Riwayat  lain  ketika  datangnya  seorang  buta  pada  Rasul  saw,  seraya  mengadukan kebutaannya  dan  minta  didoakan  agar  sembuh,  maka  Rasul  saw  menyarankannya agar  bersabar,  namun  orang  ini  tetap  meminta  agar  Rasul  saw  berdoa  untuk kesembuhannya, maka Rasul saw memerintahkannya untuk berwudhu, lalu shalat dua rakaat,  lalu  Rasul  saw  mengajarkan  doa  ini padanya,  ucapkanlah :  “Wahai  Allah, Aku meminta  kepada  Mu,  dan  Menghadap  kepada  Mu,  Demi  Nabi  Mu  Nabi  Muhammad, Nabi  Pembawa  Kasih  Sayang,  Wahai  Muhammad,  Sungguh  aku  menghadap  demi dirimu  (Muhammad  saw),  kepada  Tuhanku  dalam  hajatku  ini,  maka  kau  kabulkan hajatku,  wahai  Allah  jadikanlah  ia  memberi  syafaat  hajatku  untukku”  (Shahih  Ibn Khuzaimah  hadits  no.1219,  Mustadrak  ala  shahihain  hadits  no.1180  dan  ia  berkata hadits ini shahih dengan syarat shahihain Imam Bukhari dan Muslim). 
Hadits diatas ini jelas jelas Rasul saw mengajarkan orang buta ini agar berdoa dengan doa  tersebut,  Rasul  saw  yang  mengajarkan  padanya,  bukan  orang  buta  itu  yang membuat buat doa ini, tapi Rasul saw yang mengajarkannya agar berdoa dengan doa itu,  sebagaimana  juga  Rasul  saw  mengajarkan  ummatnya  bershalawat  padanya, bersalam padanya.

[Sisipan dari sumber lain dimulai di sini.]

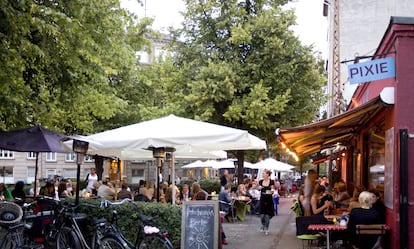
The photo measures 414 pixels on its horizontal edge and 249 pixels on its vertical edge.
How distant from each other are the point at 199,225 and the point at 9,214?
9.95 feet

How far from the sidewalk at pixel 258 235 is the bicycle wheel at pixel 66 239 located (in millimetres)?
3991

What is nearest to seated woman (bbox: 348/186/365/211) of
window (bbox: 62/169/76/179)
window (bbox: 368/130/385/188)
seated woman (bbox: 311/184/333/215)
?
window (bbox: 368/130/385/188)

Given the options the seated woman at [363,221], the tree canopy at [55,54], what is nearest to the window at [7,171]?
the tree canopy at [55,54]

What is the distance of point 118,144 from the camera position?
10039mm

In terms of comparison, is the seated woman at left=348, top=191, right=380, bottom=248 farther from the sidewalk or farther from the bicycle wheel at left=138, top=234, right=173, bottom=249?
the sidewalk

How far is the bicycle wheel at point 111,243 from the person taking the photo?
8750 millimetres

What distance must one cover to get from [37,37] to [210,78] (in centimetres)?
1396

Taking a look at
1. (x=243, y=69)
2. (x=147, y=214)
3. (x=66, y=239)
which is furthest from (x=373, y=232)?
(x=243, y=69)

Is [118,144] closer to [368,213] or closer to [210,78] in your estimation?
[368,213]

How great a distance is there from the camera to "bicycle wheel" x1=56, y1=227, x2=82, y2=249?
934cm

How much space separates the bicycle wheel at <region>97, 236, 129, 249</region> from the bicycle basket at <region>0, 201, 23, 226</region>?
1396mm

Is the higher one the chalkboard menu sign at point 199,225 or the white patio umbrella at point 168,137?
the white patio umbrella at point 168,137

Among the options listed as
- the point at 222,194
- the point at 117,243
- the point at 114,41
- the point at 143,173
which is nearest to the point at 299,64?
the point at 222,194

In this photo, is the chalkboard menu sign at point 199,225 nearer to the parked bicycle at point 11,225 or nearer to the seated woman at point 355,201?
the parked bicycle at point 11,225
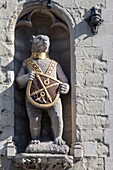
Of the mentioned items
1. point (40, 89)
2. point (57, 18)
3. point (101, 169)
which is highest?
point (57, 18)

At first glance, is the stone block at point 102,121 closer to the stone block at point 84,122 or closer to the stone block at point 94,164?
the stone block at point 84,122

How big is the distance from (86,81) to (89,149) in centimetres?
85

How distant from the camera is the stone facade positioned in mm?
14383

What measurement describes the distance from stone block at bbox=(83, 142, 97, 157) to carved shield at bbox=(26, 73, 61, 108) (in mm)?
647

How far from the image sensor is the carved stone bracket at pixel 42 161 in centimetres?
1416

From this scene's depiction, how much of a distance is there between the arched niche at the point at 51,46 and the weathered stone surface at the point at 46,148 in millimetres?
192

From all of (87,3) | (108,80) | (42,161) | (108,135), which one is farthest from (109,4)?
(42,161)

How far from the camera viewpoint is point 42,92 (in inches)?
570

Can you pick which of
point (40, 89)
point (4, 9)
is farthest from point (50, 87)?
point (4, 9)

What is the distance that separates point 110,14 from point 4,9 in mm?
1324

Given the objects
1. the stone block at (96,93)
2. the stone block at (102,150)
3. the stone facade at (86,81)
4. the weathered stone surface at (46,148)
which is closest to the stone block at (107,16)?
the stone facade at (86,81)

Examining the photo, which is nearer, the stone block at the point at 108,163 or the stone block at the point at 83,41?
the stone block at the point at 108,163

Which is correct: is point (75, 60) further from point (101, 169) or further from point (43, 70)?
point (101, 169)

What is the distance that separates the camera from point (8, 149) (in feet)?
46.8
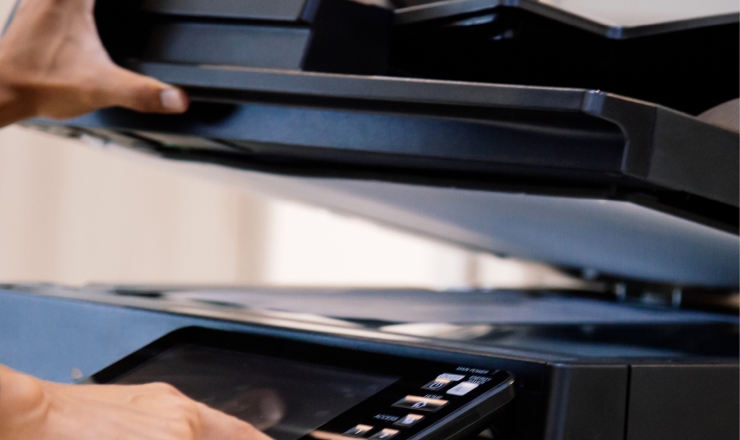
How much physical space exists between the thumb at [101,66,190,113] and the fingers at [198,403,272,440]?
227 mm

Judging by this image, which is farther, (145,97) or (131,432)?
(145,97)

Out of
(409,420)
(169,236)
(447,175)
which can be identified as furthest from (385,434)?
(169,236)

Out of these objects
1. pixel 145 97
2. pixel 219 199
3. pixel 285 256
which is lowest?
pixel 285 256

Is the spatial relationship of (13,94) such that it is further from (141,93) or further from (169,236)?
(169,236)

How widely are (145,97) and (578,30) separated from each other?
0.29m

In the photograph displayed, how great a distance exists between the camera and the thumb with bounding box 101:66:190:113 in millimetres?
494

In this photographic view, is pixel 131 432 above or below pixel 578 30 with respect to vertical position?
below

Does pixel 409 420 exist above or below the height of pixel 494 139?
below

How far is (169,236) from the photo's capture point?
172cm

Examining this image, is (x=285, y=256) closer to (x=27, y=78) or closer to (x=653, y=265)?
(x=653, y=265)

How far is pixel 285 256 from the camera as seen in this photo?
6.64 ft

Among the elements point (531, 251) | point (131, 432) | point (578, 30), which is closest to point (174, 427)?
point (131, 432)

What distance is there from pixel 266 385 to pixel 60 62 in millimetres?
279

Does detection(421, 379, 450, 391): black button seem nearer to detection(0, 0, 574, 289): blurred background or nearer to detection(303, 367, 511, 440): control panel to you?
detection(303, 367, 511, 440): control panel
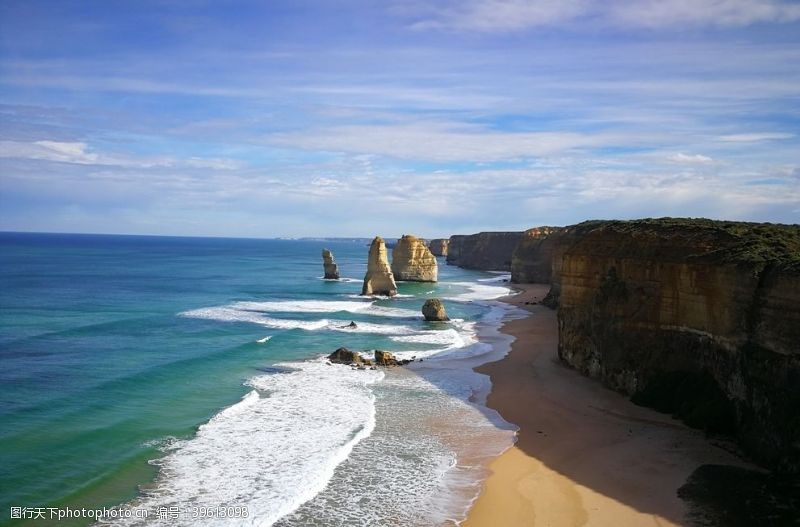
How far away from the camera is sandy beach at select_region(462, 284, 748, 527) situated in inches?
647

Lalu  muncullah  pendapat  saudara  saudara  kita,  bahwa  tawassul  hanya  boleh  pada Nabi saw, pendapat ini tentunya keliru, karena Umar bin Khattab ra bertawassul pada Abbas  bin  Abdulmuttalib  ra.  Sebagaimana  riwayat  Shahih  Bukhari  diatas,  bahkan Rasul saw bertawassul pada tanah dan air liur. 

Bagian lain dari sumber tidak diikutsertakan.